In between some of the chapters of the book I am writing, “Inside the Forbidden Outside”, I am going to print some of Jamie’s letters. I want the reader to be able to read his words. I made small changes and took out personal statements that had nothing to do with the issue and didn’t need to be shared. These letters were published on the main blog at My Name is Jamie. My Life in Prison” I’ll be using the letters that received the most views and responses.

I also want to include music I wrote with the sale of the book. You can find all of the music pieces here. Sonni Quick Improvisational Piano Music I’d like some feed back about what you think of that idea. Would it be a plus to you, as a new reader, to see it advertised that music is included? Your comment is helpful to me and very appreciated. If you want to be on the book mailing list please go to mynameisjamie2@gmail.com and leave a msg so I have your address.

Also, if you would like to send an email to Jamie you can write to that email address and I will forward it through jpay.com, which is a prison email service. Many of you have been following Jamie’s blog and I know he would like it a lot if if heard from any one you. So, if you can, take a few minutes and let him know who you are. He can’t email back, but he can write back longhand if you leave your address. Right now, sitting in adseg again, getting mail from the outside is helpful in keeping his samity together. The hardest thing to battle is loneliness and wondering if anyone remembers he is in there.

a prison cell. The loneliest place to be, jamie cummings, sonni quick inside the forbidden outside.
Solitary Confinement – Letter to Sonni, April, 2014

Hello Mom,

It’s okay. Don’t worry about me. I tell myself, don’t be discouraged. That is only downing myself. Always keep your confidence up and you will succeed. Don’t worry. I’ll be fine. I don’t want anyone to feel as though I’m begging or even asking too much. I’m sorry. Please, don’t worry about me. I’ll be fine. This is what I get for breaking the law. Please, I just need help seeing my son. That’s all. I want nothing else.

I ask myself over and over, why won’t someone bring my son to see me? I do deserve to see him. He is all I have. However, no one else thinks it’s important. Doesn’t anyone think he needs to see me, too? I know what it’s like to not have a father. Maybe if tried to get moved to another unit, then there would be a good excuse to not let me see him. If I was moved further away from home then everyone would be able to use excuses like, “It’s too far away”,“I can’t afford the gas” or “I can’t take the time off work.” Then it would be easier for them to let themselves off the hook. When I was in a prison far away I understood why I didn’t see anyone, except that one time. But I’ve been close, only a couple hours away for a long time and it hasn’t made much difference. Maybe his mother just wants to keep me from him. I hate to think that but it’s hard not to. It’s just too inconvenient to take the time.
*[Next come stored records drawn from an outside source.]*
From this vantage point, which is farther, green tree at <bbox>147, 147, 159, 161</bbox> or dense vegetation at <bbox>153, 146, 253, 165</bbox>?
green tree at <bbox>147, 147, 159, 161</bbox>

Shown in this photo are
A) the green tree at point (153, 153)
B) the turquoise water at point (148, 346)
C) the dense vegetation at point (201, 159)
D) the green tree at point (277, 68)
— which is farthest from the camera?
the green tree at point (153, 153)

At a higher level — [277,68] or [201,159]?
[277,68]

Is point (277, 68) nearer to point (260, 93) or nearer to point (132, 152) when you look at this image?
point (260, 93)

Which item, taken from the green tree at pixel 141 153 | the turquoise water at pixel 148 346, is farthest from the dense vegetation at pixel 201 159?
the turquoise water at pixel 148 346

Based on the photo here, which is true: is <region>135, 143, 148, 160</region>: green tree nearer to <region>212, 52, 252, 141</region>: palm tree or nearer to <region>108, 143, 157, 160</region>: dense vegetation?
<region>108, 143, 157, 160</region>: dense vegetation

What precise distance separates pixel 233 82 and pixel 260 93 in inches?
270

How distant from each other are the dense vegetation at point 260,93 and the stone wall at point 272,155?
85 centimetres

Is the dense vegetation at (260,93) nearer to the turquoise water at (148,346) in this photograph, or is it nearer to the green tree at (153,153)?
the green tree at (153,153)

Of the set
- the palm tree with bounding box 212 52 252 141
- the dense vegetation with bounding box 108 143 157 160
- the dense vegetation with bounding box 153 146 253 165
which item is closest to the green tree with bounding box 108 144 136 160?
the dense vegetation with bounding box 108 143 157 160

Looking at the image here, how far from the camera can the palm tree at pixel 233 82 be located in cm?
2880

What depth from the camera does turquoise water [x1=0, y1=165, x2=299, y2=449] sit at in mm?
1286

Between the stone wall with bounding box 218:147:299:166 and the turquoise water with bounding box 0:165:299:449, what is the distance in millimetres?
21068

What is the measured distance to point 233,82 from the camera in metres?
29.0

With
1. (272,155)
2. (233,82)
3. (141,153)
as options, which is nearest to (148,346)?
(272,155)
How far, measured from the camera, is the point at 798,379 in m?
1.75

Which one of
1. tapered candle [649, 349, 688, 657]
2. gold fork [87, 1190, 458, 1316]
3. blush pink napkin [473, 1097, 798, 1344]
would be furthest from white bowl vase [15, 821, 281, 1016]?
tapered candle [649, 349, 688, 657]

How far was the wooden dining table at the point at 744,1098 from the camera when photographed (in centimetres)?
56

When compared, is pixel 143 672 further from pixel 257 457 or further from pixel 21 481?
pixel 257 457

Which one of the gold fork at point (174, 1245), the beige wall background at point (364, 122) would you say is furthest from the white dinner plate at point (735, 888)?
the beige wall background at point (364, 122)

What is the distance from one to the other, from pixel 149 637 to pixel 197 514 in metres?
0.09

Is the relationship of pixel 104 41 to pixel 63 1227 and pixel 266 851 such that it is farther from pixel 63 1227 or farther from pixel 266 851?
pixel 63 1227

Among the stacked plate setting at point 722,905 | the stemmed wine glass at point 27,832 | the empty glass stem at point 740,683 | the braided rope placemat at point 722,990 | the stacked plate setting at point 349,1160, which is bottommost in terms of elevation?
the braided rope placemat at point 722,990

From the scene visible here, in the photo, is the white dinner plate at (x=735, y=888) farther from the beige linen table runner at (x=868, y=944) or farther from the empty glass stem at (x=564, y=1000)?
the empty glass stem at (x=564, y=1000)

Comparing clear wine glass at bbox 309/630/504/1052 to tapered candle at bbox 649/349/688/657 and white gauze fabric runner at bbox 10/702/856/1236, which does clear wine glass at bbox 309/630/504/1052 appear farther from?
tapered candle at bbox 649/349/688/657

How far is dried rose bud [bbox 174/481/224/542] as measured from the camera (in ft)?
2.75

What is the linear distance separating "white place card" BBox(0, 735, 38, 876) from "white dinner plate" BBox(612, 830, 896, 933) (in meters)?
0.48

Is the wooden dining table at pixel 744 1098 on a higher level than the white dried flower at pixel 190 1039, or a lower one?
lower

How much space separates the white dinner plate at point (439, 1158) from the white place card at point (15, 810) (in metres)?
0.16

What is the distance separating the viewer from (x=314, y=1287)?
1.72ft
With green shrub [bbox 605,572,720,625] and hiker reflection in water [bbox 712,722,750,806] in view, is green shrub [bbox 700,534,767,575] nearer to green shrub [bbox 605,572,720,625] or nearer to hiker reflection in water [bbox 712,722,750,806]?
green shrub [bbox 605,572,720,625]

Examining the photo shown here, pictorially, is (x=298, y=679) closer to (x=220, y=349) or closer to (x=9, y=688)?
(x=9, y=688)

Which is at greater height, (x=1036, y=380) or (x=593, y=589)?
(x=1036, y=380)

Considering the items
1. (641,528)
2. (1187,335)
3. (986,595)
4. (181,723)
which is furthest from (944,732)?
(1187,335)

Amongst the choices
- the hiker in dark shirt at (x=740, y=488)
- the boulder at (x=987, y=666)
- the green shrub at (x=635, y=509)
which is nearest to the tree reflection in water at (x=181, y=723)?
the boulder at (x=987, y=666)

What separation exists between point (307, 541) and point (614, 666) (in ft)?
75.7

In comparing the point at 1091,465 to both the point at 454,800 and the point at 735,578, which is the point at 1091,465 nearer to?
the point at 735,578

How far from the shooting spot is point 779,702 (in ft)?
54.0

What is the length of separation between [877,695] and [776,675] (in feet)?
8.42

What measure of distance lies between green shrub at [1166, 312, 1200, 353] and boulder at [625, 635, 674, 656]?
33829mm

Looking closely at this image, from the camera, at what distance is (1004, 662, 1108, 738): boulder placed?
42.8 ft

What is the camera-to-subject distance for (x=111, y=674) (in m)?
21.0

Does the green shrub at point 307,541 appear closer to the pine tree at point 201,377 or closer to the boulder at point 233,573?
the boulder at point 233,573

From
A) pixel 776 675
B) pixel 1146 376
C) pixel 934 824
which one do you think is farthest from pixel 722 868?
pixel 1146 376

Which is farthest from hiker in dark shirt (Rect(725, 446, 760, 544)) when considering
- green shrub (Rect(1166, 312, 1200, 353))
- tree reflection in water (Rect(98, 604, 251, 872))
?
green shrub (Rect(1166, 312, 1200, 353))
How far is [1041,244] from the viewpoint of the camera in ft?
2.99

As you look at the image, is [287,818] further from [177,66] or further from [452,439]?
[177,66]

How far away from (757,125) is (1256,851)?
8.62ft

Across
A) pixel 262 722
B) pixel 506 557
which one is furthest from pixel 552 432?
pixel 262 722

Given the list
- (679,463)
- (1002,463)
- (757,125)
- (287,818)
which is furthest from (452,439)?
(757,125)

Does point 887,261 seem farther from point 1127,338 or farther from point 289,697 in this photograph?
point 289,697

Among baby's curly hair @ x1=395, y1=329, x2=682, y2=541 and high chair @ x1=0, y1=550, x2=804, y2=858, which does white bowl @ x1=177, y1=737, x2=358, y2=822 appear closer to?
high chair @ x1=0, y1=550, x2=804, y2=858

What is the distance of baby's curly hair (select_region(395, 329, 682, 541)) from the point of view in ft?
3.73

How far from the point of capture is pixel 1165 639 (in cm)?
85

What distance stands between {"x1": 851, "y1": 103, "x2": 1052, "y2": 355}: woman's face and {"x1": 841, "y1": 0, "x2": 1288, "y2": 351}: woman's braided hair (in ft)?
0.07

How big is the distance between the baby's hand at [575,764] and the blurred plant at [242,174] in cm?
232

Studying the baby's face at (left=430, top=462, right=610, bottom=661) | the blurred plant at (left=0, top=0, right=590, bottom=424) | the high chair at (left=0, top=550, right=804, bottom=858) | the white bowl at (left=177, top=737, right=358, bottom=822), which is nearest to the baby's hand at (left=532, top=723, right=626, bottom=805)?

If I knew people cared, as they say they do, it would be a lot easier on me. Without you, I would know anything. I’ve been kept me blind for so long on how little Jamie is doing. That hurts like hell! Why? Why do I have to hurt like that? Oh, forget I asked that question. There have been many times I have wanted to give up. Other People have a lot on their plate and they still manage to find the time and come to see the person they say they love. Life is full of unanswered questions.

I’ve written letters to my mother. A lot of the time I get them back. She moves around a lot. The last address I got was my grandmother’s. My (biological) mom came to visited me last year. First time in at least 6 years. It’s not her fault, though. I was in a couple units that were far away. Clear across Texas. Too far to make it there and back in a day. A few days maybe. I’m closer now so maybe I’ll get to see her more often. She said she was going to come visit me more often. I told her twice a month would be great. I waited and waited, hoping each weekend that she’d come. Five months went by. She never came back until a couple weeks ago. Still, I was really glad to see her.

It would be good if I someone could take Jamie to my mom’s house and then she could bring Jamie to see me. Then we could take some pictures together. But they aren’t getting along right now so I doubt that will happen. The one who misses out the most is little Jamie. He needs all of his family. I’m just asking a favor for me and my son. I wish I could see my grandmother, too. Maybe she could come with my mom sometime if she’s well enough. Oh, I guess that’s enough about all of this. Since no one talks to me all of this is just guessing. I didn’t know this was the way my family would treat me. It gets me depressed just thinking about it.